Strategies to address the clear gap of Muslim voices have already been implemented elsewhere, such as the UK’s lauded “Riz Test”, named after one of the first Muslim’s – Riz Ahmed – to be nominated for an Oscar. That Test evaluates the depiction of Muslims onscreen – calling out filmmakers for relying on toxic and prejudicial stereotypes. The test prods us to think about more than just including Muslims in stories. It encourages us to see Muslims as …well, human.
On the day of the Oscars – which is also Muslim Women’s Day – a coalition of organizations, including Muslim Casting, Geena Davis Institute on Gender in Media, and Pillars Fund, will launch the ‘“Surviving” to Thriving: Muslim Women On-Screen Test’ which grades how films portray Muslim women. This is a welcome innovation, and could ensure incoming projects – like the highly anticipated adaptation of the Ms Marvel series featuring America’s first Muslim superhero – practice due diligence.
In my own award-winning film, Americanish, which is written, directed, and produced by a diverse group of Muslim women, we reject the exhausting trope of the timid, suppressed Muslim woman by depicting the nuances of our lives through humor. The characters work to balance their professional goals, family circumstances, personal ambitions, faith commitments, and desires for intimacy and companionship, in real ways. They are funny, flawed, and human.
However, this is still all only the beginning of a long process to rectify years of onscreen damage for Muslims, especially Muslim women.

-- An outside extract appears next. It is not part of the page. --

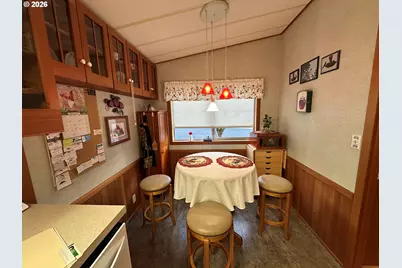 68 Danita Ln, Roseburg, OR 97470 - Photo 12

We need more than just the film industry to act. What this is ultimately about is giving underrepresented voices the power to tell their own stories. On their own terms.

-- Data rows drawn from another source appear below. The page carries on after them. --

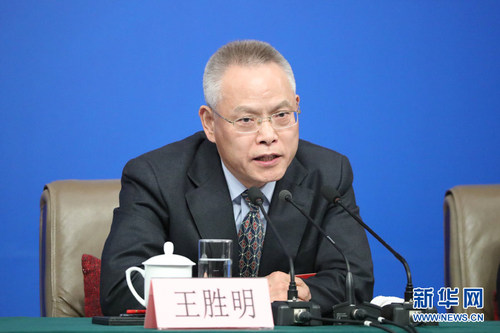 图为王胜明回答记者提问。新华网中国政府网 孙韬 摄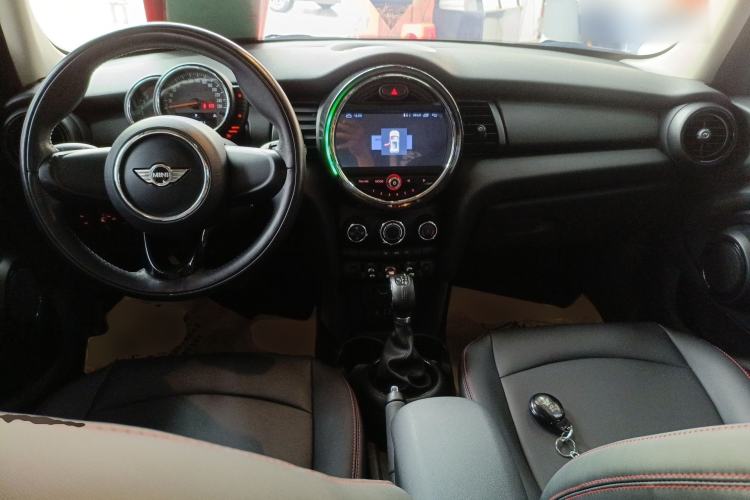 Used MINI 2016 1.2T ONE Five-Door Edition Center Console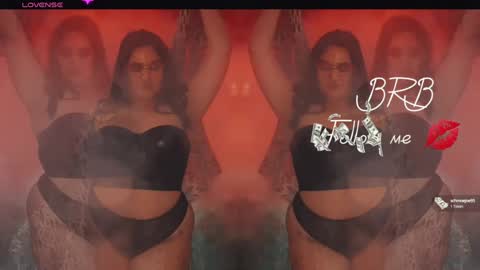 Snapshot of charming_sexuality chatting on January 2025 03:57:01 AM insta online show from January 2025 03:57:01 AM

That is why we need entirely new creative platforms that give minority groups like Muslims a platform to showcase their diversity and richness.
Take for example the world’s largest Muslim lifestyle app, Muslim Pro. Designed originally to do little more than offer practicing Muslim’s prayer times and services connected to Islamic rituals, the app’s managing director Fara Abdullah recently mentioned big plans to launch a content and entertainment service enabling people of all backgrounds to access creative content produced by Muslims.

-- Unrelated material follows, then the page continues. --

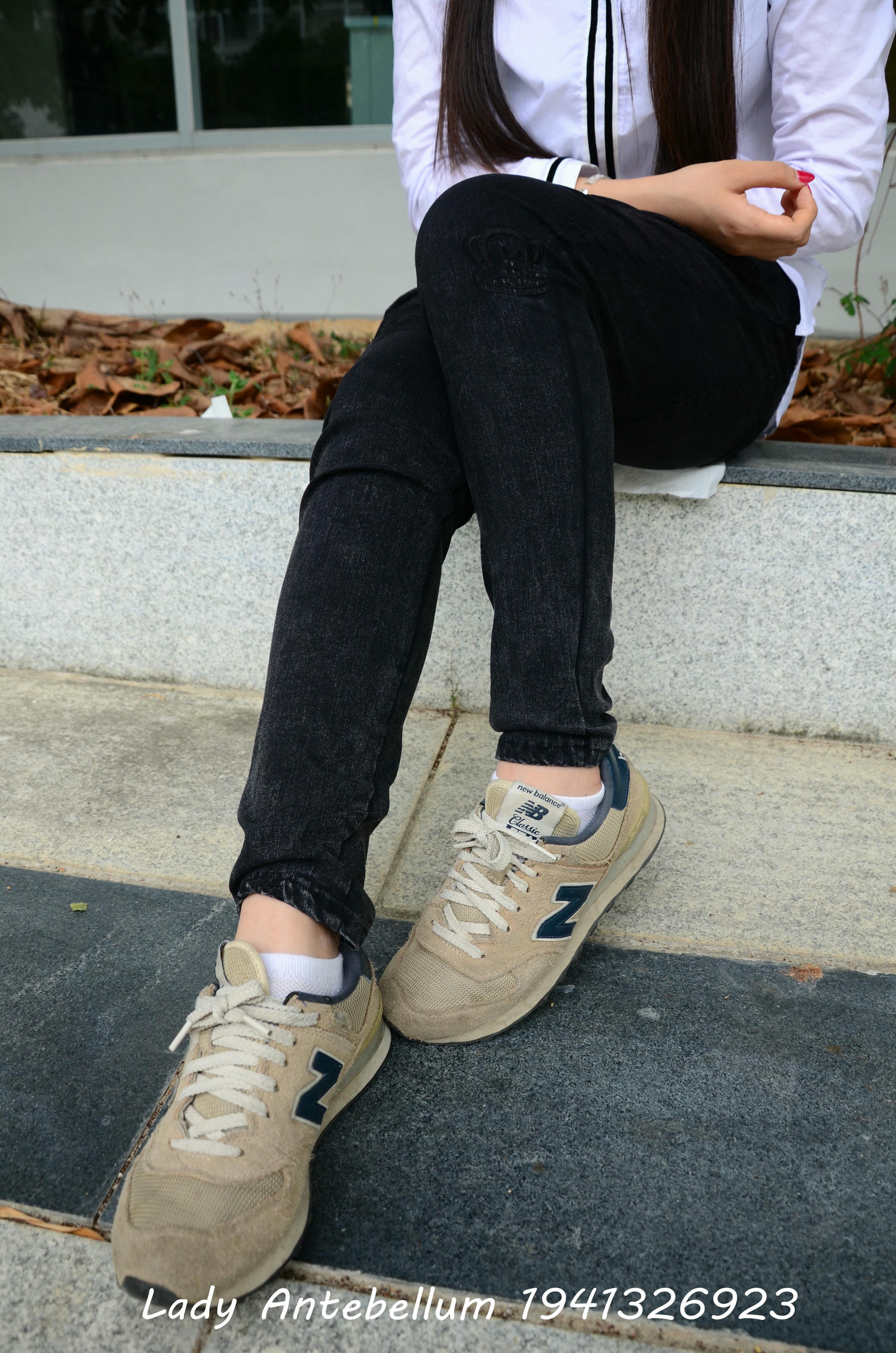 [战前女神] 恋足美腿棉袜女神级摄影套图 083 [72P-141MB]_第1集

This, she claims was inspired by a realization that not only do Muslims wish to tell their own (sometimes complicated) stories in ways that would attract audiences (whether Muslim or not) – but also by her own experiences. People, she explains, are often surprised to discover the leader of one the world’s largest Muslim tech companies is a young woman. And one reason for that instinctive presumptuousness is, she argues, the dearth of stories showcasing the complexity of Muslims around the world – a void that enables one-dimensional stereotypes to persist.
Projected to launch later this year, such ventures are an essential part of the effort to help tell the stories Hollywood has for too long not known how to tell and could serve as vital gateways where the mainstream film industry can begin to remedy its injustices.
The film and creative industries must adopt concrete measures to enhance representation, because as we know, it’s about more – it’s about having a voice in society.
Until then, I won’t be watching the Oscars.